Avec un Mac Pro, c'est encore différent. Voilà officiellement ce que dis Apple... https://support.apple.com/fr-fr/HT205016 ...voir tout en bas de page si ton Mac Pro utilise bien la bonne version d'Assistant Boot Camp et attention, il faut toujours installer une version en 64 bits de Windows.


----------



## maximilien44 (7 Novembre 2018)

j'avais déjà installé un win 7 64 bits sur ce mac pro, il y a 8 ans déjà, mais la je suis bloqué j'arrive même pas à démarrer sur la clé bootable de mavericks, je pense qu'il doit manquer des volumes, j'ai du effacer des choses qui fallait pas.
il y a -t-il un moyen de vérifier si ma clé est bien bootable (crée via le terminal et createInstallmedia)?
quand démarre avec alt je vois même pas mon DD interne, j'ai juste le Install maverick de ma clé, et quand je clic dessus il ce passe plus rien.
je n'ai même pas la possibilité de démarrer sur le DD, heureusement que j'ai le clone(cf: log diskutil list).
quand on regarde le log le volume HFS est Untitled, mais je le vois pas en démarrant avec ALT
J'ai arrêter mon délire de mettre un win 10, je souhaite mettre un win 7 64 sur dvd(un vrai) mon superdrive étant tjr en état de marche, chose étonnante d'ailleurs les lecteurs optiques de mon iMac et de mon macbook pro n'ont pas eu une si longue vie, mais lol c'est un avantage ces deux mac ont chacun deux DD, SSd en système et SATA en stock.
je me suis dis mavericks, parce que j'ai vu sur le forum un fils ce rapprochant de mon problème et macomaniac parle de mavericks, si faut mettre un autre OS, je mettrai celui qu'on me conseille.
pour l'instant j'aimerai juste pouvoir réinstaller l'OS lol.
maximilien


----------



## Locke (7 Novembre 2018)

Quel que soit le type de Mac et de version d'Assistant Boot Camp, il est impossible de démarrer directement une installation depuis une clé USB qu'elle soit bootable ou pas. Assistant Boot Camp requiert un protocole bien précis et il n'a jamais changé depuis le début. Il faut suivre impérativement les indications qui sont affichées depuis son interface.
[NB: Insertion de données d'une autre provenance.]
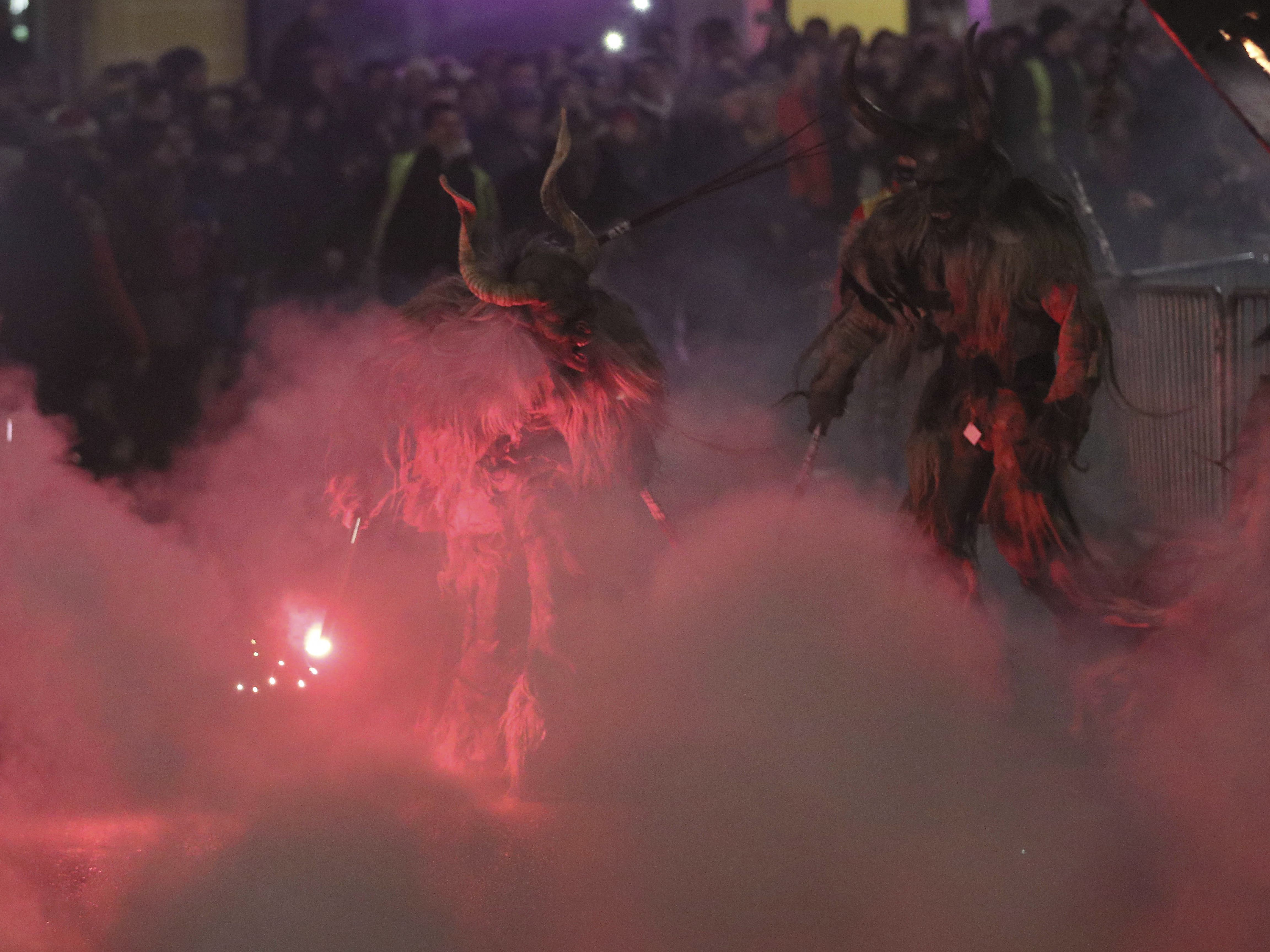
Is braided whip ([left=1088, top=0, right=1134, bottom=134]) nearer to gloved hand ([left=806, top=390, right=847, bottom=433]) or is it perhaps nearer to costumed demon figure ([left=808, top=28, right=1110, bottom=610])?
costumed demon figure ([left=808, top=28, right=1110, bottom=610])

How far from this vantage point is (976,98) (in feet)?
15.3

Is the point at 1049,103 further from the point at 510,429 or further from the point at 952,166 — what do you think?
the point at 510,429

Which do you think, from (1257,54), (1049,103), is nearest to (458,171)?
(1049,103)

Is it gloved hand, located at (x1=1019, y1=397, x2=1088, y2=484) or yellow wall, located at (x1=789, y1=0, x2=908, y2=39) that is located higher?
gloved hand, located at (x1=1019, y1=397, x2=1088, y2=484)

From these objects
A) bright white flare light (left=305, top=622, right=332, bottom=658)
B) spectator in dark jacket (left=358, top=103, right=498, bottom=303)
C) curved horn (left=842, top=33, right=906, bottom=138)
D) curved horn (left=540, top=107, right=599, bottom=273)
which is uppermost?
curved horn (left=842, top=33, right=906, bottom=138)

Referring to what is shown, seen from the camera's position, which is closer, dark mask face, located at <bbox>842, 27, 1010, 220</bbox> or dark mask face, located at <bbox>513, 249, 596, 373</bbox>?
dark mask face, located at <bbox>513, 249, 596, 373</bbox>

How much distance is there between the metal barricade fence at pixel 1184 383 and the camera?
685 cm

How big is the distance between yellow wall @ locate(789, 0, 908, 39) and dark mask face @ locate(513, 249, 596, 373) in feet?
19.5

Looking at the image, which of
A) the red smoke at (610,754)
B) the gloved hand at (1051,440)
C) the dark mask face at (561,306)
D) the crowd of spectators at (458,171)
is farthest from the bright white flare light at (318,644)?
the crowd of spectators at (458,171)

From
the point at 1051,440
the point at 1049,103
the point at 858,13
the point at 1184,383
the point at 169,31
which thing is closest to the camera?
the point at 1051,440

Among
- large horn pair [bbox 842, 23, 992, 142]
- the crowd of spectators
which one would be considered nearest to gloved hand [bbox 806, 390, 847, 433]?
large horn pair [bbox 842, 23, 992, 142]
N'ayant jamais eu entre les mains un Mac Pro comme le tien, je connais bien l'installation pour un MBP, un iMac, un Mac mini et je ne sais pas si pour ton Mac Pro, le mieux ne serait pas de commencer par tenter une installation dans le disque dur interne. C'est une exigence que j'ai toujours connue avec tous les autres Mac et en plus il faut que ledit disque dur interne ne soit pas partitionné.


----------



## maximilien44 (7 Novembre 2018)

Bien sur Locke,
mais là je suis pas encore pour l'installe de bootcamp.
j'aimerai juste savoir comment faire pour réinstaller mon system, on verra bootcamp après.
j'arrive pas a installer mavericks, j'ai rien sur l'écran d'accueil au démarrage, je vois pas mon disque dur en démarrant avec alt, je vois juste ma clé install mavericks.


----------



## Locke (7 Novembre 2018)

Ah oui, là c'est autre chose. Et cette clé tu l'as créée comment ? Par curiosité tu devrais essayer d'en recréer une nouvelle en utilisant *Install Disk Creator,* je suis sûr qu'elle sera bien bootable.


----------



## maximilien44 (7 Novembre 2018)

j'ai créer la clé avec le terminal, j'avais bien mavericks dans mes achats.
j'ai entre cette ligne dans le terminal pour faire la clé:

_sudo /Applications/Install\ OS\ X\ Mavericks.app/Contents/Resources/createinstallmedia --volume /Volumes/Untitled --applicationpath /Applications/Install\ OS\ X\ Mavericks.app --nointeraction

mais je trouve bizarre l'absence d'applecorestorage et ma partition Untitled_


----------



## therots (7 Novembre 2018)

salut.
refait ta clé bootable comme le dit Locke. Il te faut formater ta clé USB en format OS X étendu et surtout en schéma de parution GUID. Ensuite tu n'as plus qu'a suivre les instructions du logiciel.
A plus !


----------



## maximilien44 (7 Novembre 2018)

j'avais fait un formatage en mac os étendu
je veux bien la commande pour mettre le GUID avec l'utilitaire de disque je trouve pas.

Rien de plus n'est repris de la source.